June’s cheeks had reddened considerably then. It was true, she’d never been asked out on a date. Never had much interest in it: she was always too busy reading, or working on her story, or taking the bus into town so she could go to the drugstore and look through travel magazines. Awful, horrible possibilities flashed through her mind: What if this Robert character was unkind or—worse—unfunny?

The only rule June had ever set for herself regarding a potential mate was that they’d need to be able to make her laugh, no exceptions. Laughter was all she had to get through life sometimes, and to lose it would be to lose everything.

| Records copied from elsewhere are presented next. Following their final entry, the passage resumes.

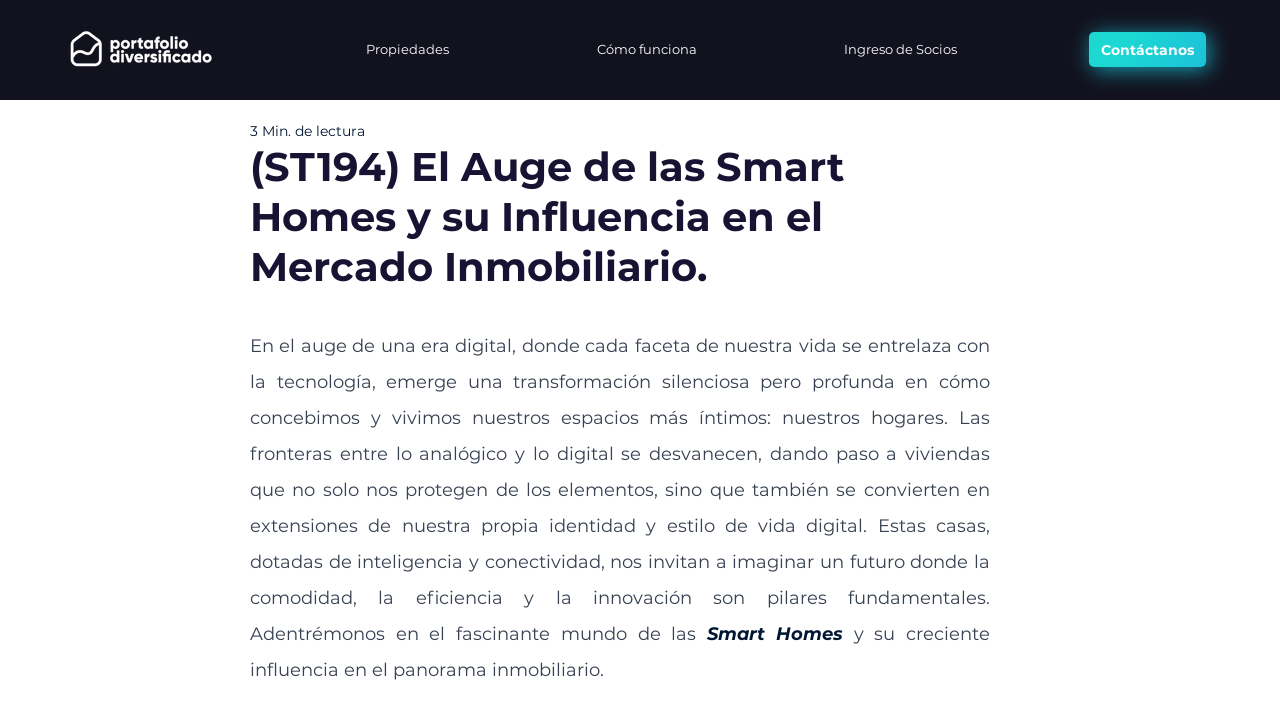

--- FILE ---
content_type: application/javascript
request_url: https://prism.app-us1.com/?a=612660676&u=https%3A%2F%2Fwww.portafoliodiversificado.com%2Fpost%2Fst194-el-auge-de-las-smart-homes-y-su-influencia-en-el-mercado-inmobiliario
body_size: 123
content:
window.visitorGlobalObject=window.visitorGlobalObject||window.prismGlobalObject;window.visitorGlobalObject.setVisitorId('4b221903-268e-470c-b1e6-334e9582b141', '612660676');window.visitorGlobalObject.setWhitelistedServices('tracking', '612660676');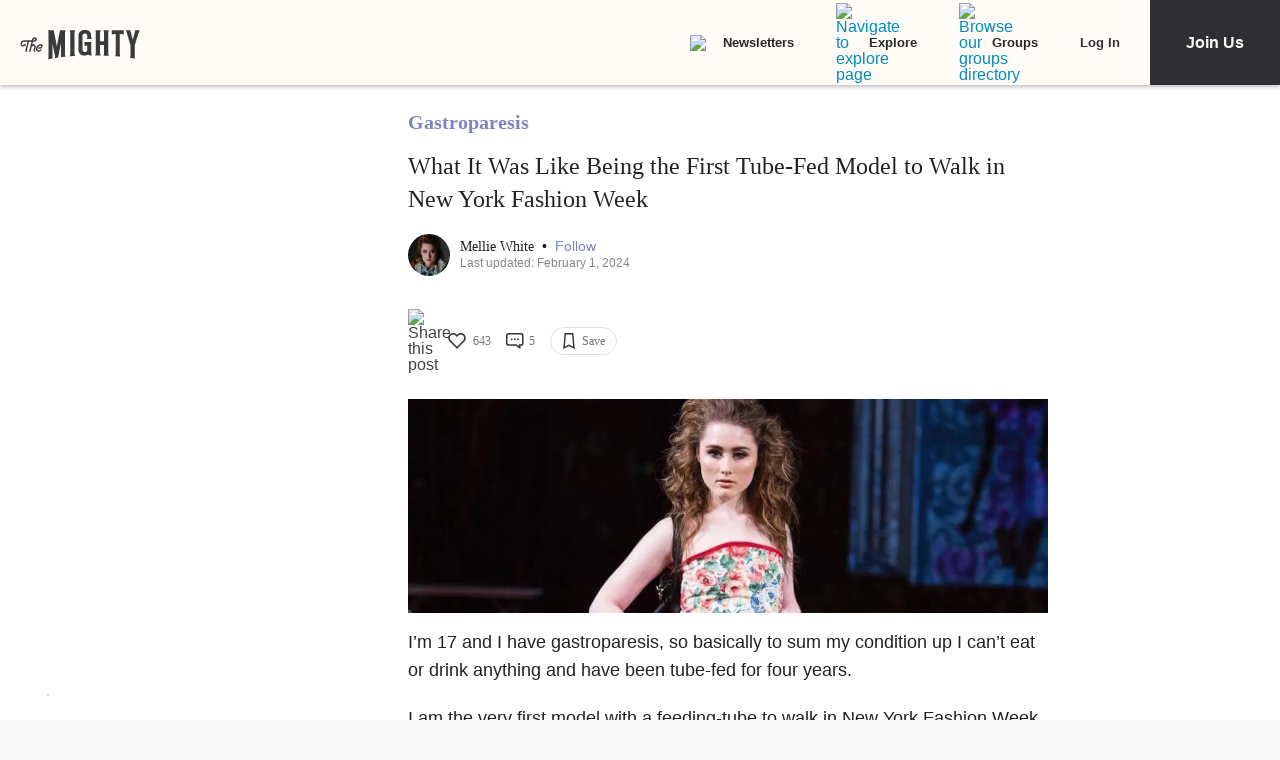

--- FILE ---
content_type: application/javascript; charset=utf-8
request_url: https://fundingchoicesmessages.google.com/f/AGSKWxUyYsRorkvmfmbLn2OzzR-0mYs8x2KZ2t31lUBPQhpNi70D6YEiTF4ZbQ8ySsUh4T6BcdmeAjrTF5_uumEhzJEdOLwkDTzYX52W7RNIszEL4F-iggzXi83eaFhwqlDr7wyl_VqX09QCNJZJWBhh3T304MU4_3aagAgaMP102ZYjBGpQmgh1Qsd7hCwK/_/ad-unit-/yieldmo-/ads2x300./adframecommon._house_ad_
body_size: -1290
content:
window['2fbef3f7-dfea-47b1-ae39-2335f4903335'] = true;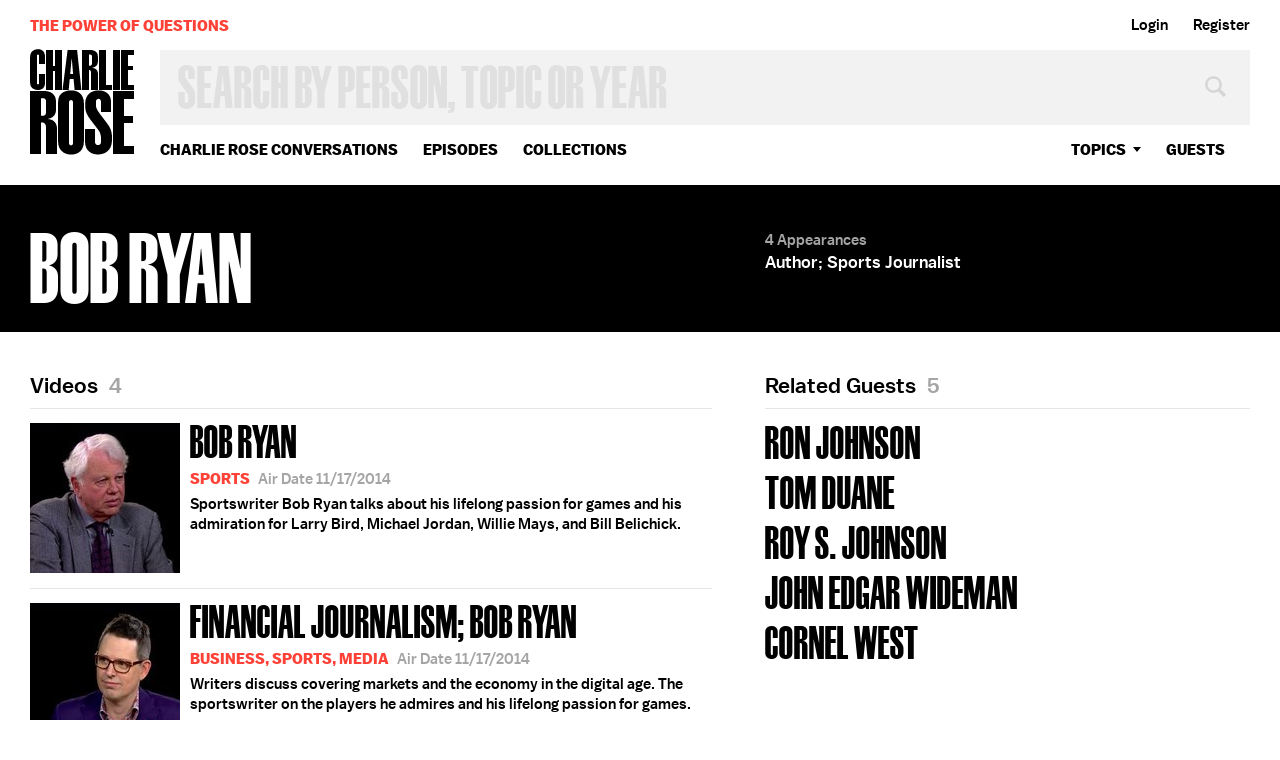

--- FILE ---
content_type: text/html; charset=utf-8
request_url: https://www.google.com/recaptcha/api2/aframe
body_size: 267
content:
<!DOCTYPE HTML><html><head><meta http-equiv="content-type" content="text/html; charset=UTF-8"></head><body><script nonce="r36WnFgeW-n9MzJDbIPqPg">/** Anti-fraud and anti-abuse applications only. See google.com/recaptcha */ try{var clients={'sodar':'https://pagead2.googlesyndication.com/pagead/sodar?'};window.addEventListener("message",function(a){try{if(a.source===window.parent){var b=JSON.parse(a.data);var c=clients[b['id']];if(c){var d=document.createElement('img');d.src=c+b['params']+'&rc='+(localStorage.getItem("rc::a")?sessionStorage.getItem("rc::b"):"");window.document.body.appendChild(d);sessionStorage.setItem("rc::e",parseInt(sessionStorage.getItem("rc::e")||0)+1);localStorage.setItem("rc::h",'1768891671471');}}}catch(b){}});window.parent.postMessage("_grecaptcha_ready", "*");}catch(b){}</script></body></html>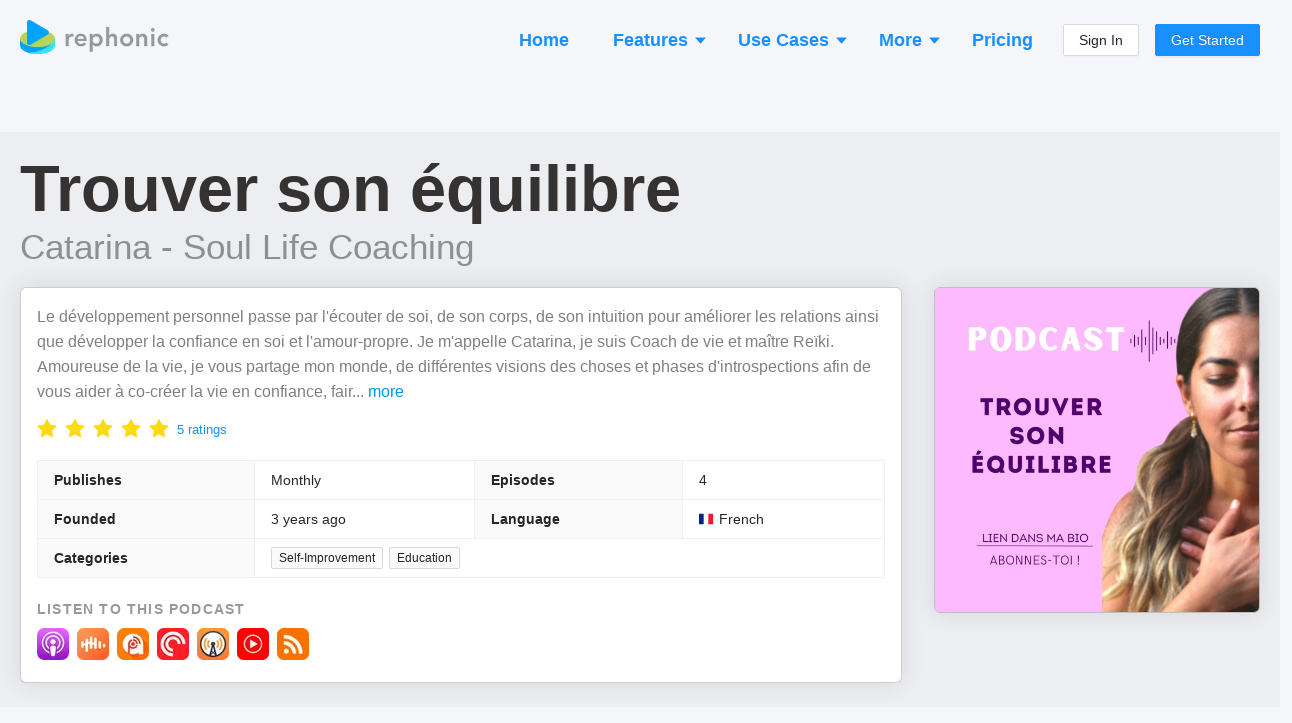

--- FILE ---
content_type: application/javascript; charset=utf-8
request_url: https://rephonic.com/_next/static/chunks/pages/pricing-8b379e4a1254cdf9.js
body_size: -138
content:
(self.webpackChunk_N_E=self.webpackChunk_N_E||[]).push([[9939],{16060:function(n,e,t){"use strict";t.r(e);var i=t(26306),r=t(66189),c=t(44421),s=t(85893);e.default=function(){return(0,s.jsxs)(s.Fragment,{children:[(0,s.jsx)(r.U,{title:"Pricing",description:"Discover Rephonic's packages and pricing. Packages start at $99 per month. Get the data you need to pitch podcasts at scale and turn listeners into customers.",canonical:c._j.pricing}),(0,s.jsx)(i.ZP,{headline:"Try Rephonic for Free"})]})}},59650:function(n,e,t){(window.__NEXT_P=window.__NEXT_P||[]).push(["/pricing",function(){return t(16060)}])}},function(n){n.O(0,[3674,9620,9357,3505,6306,9774,2888,179],(function(){return e=59650,n(n.s=e);var e}));var e=n.O();_N_E=e}]);

--- FILE ---
content_type: application/javascript; charset=utf-8
request_url: https://rephonic.com/_next/static/chunks/pages/login-7c8a40e3682ff80a.js
body_size: 1993
content:
(self.webpackChunk_N_E=self.webpackChunk_N_E||[]).push([[3459],{33487:function(e,n,t){"use strict";t.r(n);var r,i=t(71383),s=t(59499),o=t(50029),a=t(87794),c=t.n(a),l=t(63783),u=t(87547),d=t(88641),p=t(94149),h=t(12461),x=t(71577),f=t(90567),g=t(4093),j=t(26337),m=t(17905),w=t(77386),y=t(96486),Z=t.n(y),v=t(71217),b=t(41664),_=t(11163),P=t(67294),O=t(87379),k=t(94826),C=t(65081),S=t(44421),E=t(95884),I=t(85893);function F(e,n){var t=Object.keys(e);if(Object.getOwnPropertySymbols){var r=Object.getOwnPropertySymbols(e);n&&(r=r.filter((function(n){return Object.getOwnPropertyDescriptor(e,n).enumerable}))),t.push.apply(t,r)}return t}function N(e){for(var n=1;n<arguments.length;n++){var t=null!=arguments[n]?arguments[n]:{};n%2?F(Object(t),!0).forEach((function(n){(0,s.Z)(e,n,t[n])})):Object.getOwnPropertyDescriptors?Object.defineProperties(e,Object.getOwnPropertyDescriptors(t)):F(Object(t)).forEach((function(n){Object.defineProperty(e,n,Object.getOwnPropertyDescriptor(t,n))}))}return e}var R="Sign In",z={required:!0,max:200,whitespace:!0},D={style:{color:"rgba(0, 0, 0, 0.25)",marginRight:"3px"}},T=function(e){if(!e||!e.startsWith("/")||e.includes("http://")||e.includes("https://")||e.includes("//"))return null;var n,t=encodeURIComponent(e);if(t.includes("http%3A%2F%2F")||t.includes("https%3A%2F%2F"))return null;try{n=new URL(e,window.location.origin)}catch(r){return null}return n.pathname+n.search},W=O.ZP.div.withConfig({displayName:"login__PromptContainer",componentId:"sc-eb5xoq-0"})(["margin-bottom:18px;"]),Y=O.ZP.div.withConfig({displayName:"login__ExtraContainer",componentId:"sc-eb5xoq-1"})(["display:flex;flex-direction:column;align-items:center;margin-top:20px;button{margin:6px;}",""],(0,k.gv)(r||(r=(0,i.Z)(["\n    margin-top: 30px;\n    flex-direction: row;\n    justify-content: center;\n  "]))));n.default=(0,v.Pi)((function(){var e=(0,P.useState)(!1),n=e[0],t=e[1],r=(0,P.useState)(!1),i=r[0],s=r[1],a=(0,P.useState)(!1),y=a[0],v=a[1],O=(0,P.useState)(!1),k=O[0],F=O[1],q=(0,P.useState)(!1),U=q[0],A=q[1],H=(0,C.UY)().checkLogin,L=(0,C.tN)(),M=L.login,V=L.authed,X=(0,_.useRouter)(),G=(0,C.oN)(),B=G.plan,J=G.interval,K=G.next,Q=G.claim,$=G.email,ee=T(K),ne="1"===Q,te=function(){v(!1),F(!1),A(!1)},re=function(){var e=(0,o.Z)(c().mark((function e(n){var r;return c().wrap((function(e){for(;;)switch(e.prev=e.next){case 0:return te(),s(!1),t(!0),r=n.email,e.prev=4,e.next=7,H(r);case 7:s(!0),e.next=13;break;case 10:e.prev=10,e.t0=e.catch(4),"email_unknown"===e.t0.code?v(!0):"incomplete_user"===e.t0.code?F(!0):"auth_with_google"===e.t0.code?A(!0):h.ZP.error(e.t0.message);case 13:t(!1);case 14:case"end":return e.stop()}}),e,null,[[4,10]])})));return function(n){return e.apply(this,arguments)}}(),ie=function(){var e=(0,o.Z)(c().mark((function e(n){var r,i;return c().wrap((function(e){for(;;)switch(e.prev=e.next){case 0:return t(!0),r=n.email,i=n.password,e.prev=2,e.next=5,M(r,i);case 5:Z().isString(B)&&Z().isString(J)?X.push((0,S.lo)(B,J)):ne?X.push(S._j.accountPodcasts):ee&&ee!==S._j.login?X.push(ee):X.push(S._j.home),e.next=11;break;case 8:e.prev=8,e.t0=e.catch(2),h.ZP.error(e.t0.message);case 11:t(!1);case 12:case"end":return e.stop()}}),e,null,[[2,8]])})));return function(n){return e.apply(this,arguments)}}();if(V){var se=S._j.account;return ee&&ee!==S._j.login&&(se=ee),(0,I.jsx)(E.Z,{to:se})}return X.isReady?(0,I.jsxs)(w.Z,{extra:(0,I.jsxs)(Y,{children:[(0,I.jsx)(b.default,{href:S._j.forgotPassword,children:(0,I.jsx)("a",{children:(0,I.jsx)(x.Z,{size:"middle",icon:(0,I.jsx)(l.Z,{}),children:"I forgot my password"})})}),(0,I.jsx)(b.default,{href:S._j.signup,children:(0,I.jsx)("a",{children:(0,I.jsx)(x.Z,{icon:(0,I.jsx)(u.Z,{}),size:"middle",children:"Create an account"})})})]}),children:[(0,I.jsx)(w.Z.Meta,{title:R,description:"Sign-in to your Rephonic account. Enter your email address and password to login. Having trouble? We will send you instructions to reset your password.",canonical:S._j.login}),(0,I.jsx)(w.Z.Headline,{children:R}),(0,I.jsxs)(w.Z.Content,{noTopMargin:!0,children:[(0,I.jsx)("div",{style:{marginTop:"10px"},children:(0,I.jsx)(m.Z,{size:"large"})}),(0,I.jsx)(w.Z.Divider,{children:"Or sign in by email"}),y&&(0,I.jsx)(W,{children:(0,I.jsx)(f.Z,{message:(0,I.jsxs)(I.Fragment,{children:["We could not find an account with this email address\xa0\xa0",(0,I.jsx)(b.default,{href:S._j.start,children:(0,I.jsx)("a",{children:(0,I.jsx)(x.Z,{size:"small",children:"Create an account"})})})]}),type:"info",showIcon:!0})}),k&&(0,I.jsx)(W,{children:(0,I.jsx)(f.Z,{message:(0,I.jsxs)(I.Fragment,{children:["You did not finish setting up this account with a password yet. We sent you an email with a magic link to sign in."," ",(0,I.jsx)("b",{children:"Please check your inbox."})]}),type:"info",showIcon:!0})}),U&&(0,I.jsx)(W,{children:(0,I.jsx)(f.Z,{message:(0,I.jsxs)(I.Fragment,{children:["You previously used Google to sign in with this email address.\xa0\xa0",(0,I.jsx)(m.Z,{})]}),type:"info",showIcon:!0})}),(0,I.jsxs)(g.Z,{onFinish:i?ie:re,onValuesChange:te,size:"large",initialValues:{email:$||""},children:[(0,I.jsx)(g.Z.Item,{name:"email",rules:[N(N({},z),{},{message:"Please enter your email address."})],children:(0,I.jsx)(j.Z,{autoFocus:!0,type:"email",prefix:(0,I.jsx)(d.Z,N({},D)),placeholder:"Your registered email address"})}),i&&(0,I.jsx)(g.Z.Item,{name:"password",rules:[N(N({},z),{},{message:"Please enter your password."})],children:(0,I.jsx)(j.Z,{prefix:(0,I.jsx)(p.Z,N({},D)),type:"password",placeholder:"Enter your password"})}),(0,I.jsx)(g.Z.Item,{children:(0,I.jsx)(x.Z,{htmlType:"submit",loading:n,disabled:k,children:i?"Sign in":"Continue"})})]})]})]}):null}))},95884:function(e,n,t){"use strict";var r=t(11163),i=t(67294);n.Z=function(e){var n=e.to,t=(0,r.useRouter)();return(0,i.useEffect)((function(){t.push(n)}),[n]),null}},7156:function(e,n,t){(window.__NEXT_P=window.__NEXT_P||[]).push(["/login",function(){return t(33487)}])}},function(e){e.O(0,[9774,2888,179],(function(){return n=7156,e(e.s=n);var n}));var n=e.O();_N_E=n}]);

“So it’s settled,” Dad went on without waiting for her to reply. “Tomorrow, I’ll bring Stewart and Robert. Then again on Friday. This deal could change our lives, girls. Our family needs it. If we all work together, we’ll achieve it.”

And so it started: the chain of dinners, the meat loaves and roasted chickens and casseroles, coffees and cakes and pies and puddings, always cocktails and cigars in the den to follow. Robert was strikingly handsome but painfully boring; June rather liked him in a nonromantic sense but often grew tired with his ideas of fun, like walks in the park, coffee downtown, or long drives in his car while he talked about himself and never asked about her.

Once the business deal between Dad and Stewart Dennings had finally been closed, June got the courage to teach Robert a little bit more about her real self, as opposed to the dressed-up, tidy little thing that Mom had transformed her into before every one of their dates. Dad and Stewart were on their fifth scotch each and had gotten into a particularly animated conversation about politics, both on the same side and simply repeating the same three or four tenets to each other over and over.

“I want to show you something,” June said, rising from where she sat on the couch and catching Robert’s eye. “In my bedroom.”